I found the picture he presented of a high end US university interesting. From a European perspective it's easy to miss the fact that many US institutions own and operate substantial teaching hospitals, which are often themselves as large as the University itself, and are very significant health care providers. On the other side, they also operate football and basketball teams which attach huge followings and media attention. For Irish readers, imagine if University College Cork (my local) owned and operated the Cork University Hospital (currently, the connection is nominal, the hospital is state run despite the name) while also managing the Cork Senior Hurling and Football teams. The diversity and complexity of the task is daunting.
For a book written a decade ago, it's aged well. Even the technology chapter, which you might expect to be weak given the time it was written, clearly maps the same kinds of longer term trends I've written about here. Other trends, like the idea of Open Content, he certainly grasped as a general implication of the internet, even if he did not predict them in any detail (who could).
Duderstadt, alas let's himself down in the writing. Perhaps my limited attention span has simply atrophied beyond use, but the book to me reads too much like a textbook. In his forward, the author expressed the hope that the book would interest a mass audience. It will not. There are fairly well established ways of making non fiction compelling and accessible (use of narrative, personal anecdote and so forth), and Duderstadt employs none of them. Something about his writing gave me a compelling urge to get up and make tea a paragraph in. There is never a good reason to start a paragraph with 'Furthermore', as he often does.
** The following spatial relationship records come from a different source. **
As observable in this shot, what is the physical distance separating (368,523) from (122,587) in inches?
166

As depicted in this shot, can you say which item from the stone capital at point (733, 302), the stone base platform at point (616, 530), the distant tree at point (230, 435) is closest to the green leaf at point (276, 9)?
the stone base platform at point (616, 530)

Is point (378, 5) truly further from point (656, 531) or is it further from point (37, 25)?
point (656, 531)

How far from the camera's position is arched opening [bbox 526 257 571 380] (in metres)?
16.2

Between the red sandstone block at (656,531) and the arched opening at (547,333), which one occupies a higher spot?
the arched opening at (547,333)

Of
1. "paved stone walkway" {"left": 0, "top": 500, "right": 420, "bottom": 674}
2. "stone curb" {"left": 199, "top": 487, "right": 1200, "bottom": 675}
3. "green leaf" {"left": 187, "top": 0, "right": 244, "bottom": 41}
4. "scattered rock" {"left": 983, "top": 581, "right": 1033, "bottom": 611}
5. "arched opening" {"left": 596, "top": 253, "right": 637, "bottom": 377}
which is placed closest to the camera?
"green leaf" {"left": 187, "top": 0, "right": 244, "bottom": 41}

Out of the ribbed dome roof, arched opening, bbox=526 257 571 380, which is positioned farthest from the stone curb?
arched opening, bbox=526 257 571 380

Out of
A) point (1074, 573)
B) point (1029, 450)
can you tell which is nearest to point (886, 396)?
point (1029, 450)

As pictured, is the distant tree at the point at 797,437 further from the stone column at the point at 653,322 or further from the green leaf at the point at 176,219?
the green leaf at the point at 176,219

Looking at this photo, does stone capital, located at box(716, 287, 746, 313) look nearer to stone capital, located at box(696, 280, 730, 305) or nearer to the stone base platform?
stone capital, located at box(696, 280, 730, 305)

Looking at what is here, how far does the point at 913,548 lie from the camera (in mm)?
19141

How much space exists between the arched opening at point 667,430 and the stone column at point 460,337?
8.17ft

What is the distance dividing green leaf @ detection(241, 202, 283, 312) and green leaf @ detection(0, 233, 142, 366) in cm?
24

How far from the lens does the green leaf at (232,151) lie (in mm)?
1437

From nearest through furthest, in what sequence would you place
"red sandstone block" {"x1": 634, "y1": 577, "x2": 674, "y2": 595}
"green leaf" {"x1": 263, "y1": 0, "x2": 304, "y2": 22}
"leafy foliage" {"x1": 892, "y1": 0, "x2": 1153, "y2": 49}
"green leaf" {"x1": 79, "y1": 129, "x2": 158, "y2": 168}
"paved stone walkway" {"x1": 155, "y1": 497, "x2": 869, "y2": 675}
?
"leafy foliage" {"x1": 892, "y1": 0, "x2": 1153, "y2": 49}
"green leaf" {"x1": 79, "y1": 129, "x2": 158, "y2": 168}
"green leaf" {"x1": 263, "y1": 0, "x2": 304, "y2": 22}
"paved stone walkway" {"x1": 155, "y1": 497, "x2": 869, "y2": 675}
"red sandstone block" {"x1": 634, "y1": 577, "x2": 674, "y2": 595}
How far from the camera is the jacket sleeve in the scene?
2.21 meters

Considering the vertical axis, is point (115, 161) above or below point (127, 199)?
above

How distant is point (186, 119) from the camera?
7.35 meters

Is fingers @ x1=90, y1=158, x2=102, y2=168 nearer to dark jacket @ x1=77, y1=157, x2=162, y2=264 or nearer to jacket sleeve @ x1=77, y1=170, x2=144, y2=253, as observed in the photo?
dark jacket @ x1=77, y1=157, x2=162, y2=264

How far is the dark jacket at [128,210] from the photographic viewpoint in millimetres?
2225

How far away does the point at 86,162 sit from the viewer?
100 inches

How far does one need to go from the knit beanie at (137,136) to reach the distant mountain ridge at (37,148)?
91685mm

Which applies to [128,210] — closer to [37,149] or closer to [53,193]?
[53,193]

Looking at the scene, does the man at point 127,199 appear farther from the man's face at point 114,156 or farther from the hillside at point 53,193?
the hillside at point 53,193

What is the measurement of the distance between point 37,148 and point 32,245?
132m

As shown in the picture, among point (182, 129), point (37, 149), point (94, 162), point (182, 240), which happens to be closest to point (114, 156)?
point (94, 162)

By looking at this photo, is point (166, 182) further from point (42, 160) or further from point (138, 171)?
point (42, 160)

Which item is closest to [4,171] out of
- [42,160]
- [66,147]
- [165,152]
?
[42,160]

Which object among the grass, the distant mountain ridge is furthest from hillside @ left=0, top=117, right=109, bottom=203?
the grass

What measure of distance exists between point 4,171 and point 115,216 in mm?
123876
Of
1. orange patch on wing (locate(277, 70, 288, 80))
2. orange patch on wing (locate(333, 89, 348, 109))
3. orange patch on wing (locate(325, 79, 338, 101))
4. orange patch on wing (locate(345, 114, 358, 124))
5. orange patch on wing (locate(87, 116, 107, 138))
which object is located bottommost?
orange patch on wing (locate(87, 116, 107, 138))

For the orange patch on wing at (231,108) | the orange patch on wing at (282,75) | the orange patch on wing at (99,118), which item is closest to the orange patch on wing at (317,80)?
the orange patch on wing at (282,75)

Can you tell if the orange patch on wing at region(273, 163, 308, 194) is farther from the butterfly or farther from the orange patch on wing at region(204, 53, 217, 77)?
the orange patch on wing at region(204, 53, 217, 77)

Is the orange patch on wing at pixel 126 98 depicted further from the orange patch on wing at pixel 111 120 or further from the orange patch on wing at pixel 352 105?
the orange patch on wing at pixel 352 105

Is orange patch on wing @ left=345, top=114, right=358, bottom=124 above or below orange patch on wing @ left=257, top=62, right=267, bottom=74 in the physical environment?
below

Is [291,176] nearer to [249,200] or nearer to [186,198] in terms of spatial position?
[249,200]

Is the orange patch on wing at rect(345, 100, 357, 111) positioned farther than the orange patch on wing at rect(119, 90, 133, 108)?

It's a pity, as it made it harder work than it needed to be, and will have greatly narrowed his readership and influence.
If your library has it, I'd recommend taking a look at it, but it will be a book to lean forward and study with coffee, rather than lean back to read with a Christmas drink. If your interest is casual, you might skip it, but if you are involved in the management of higher education at any level, the book is mandatory and will repay careful study.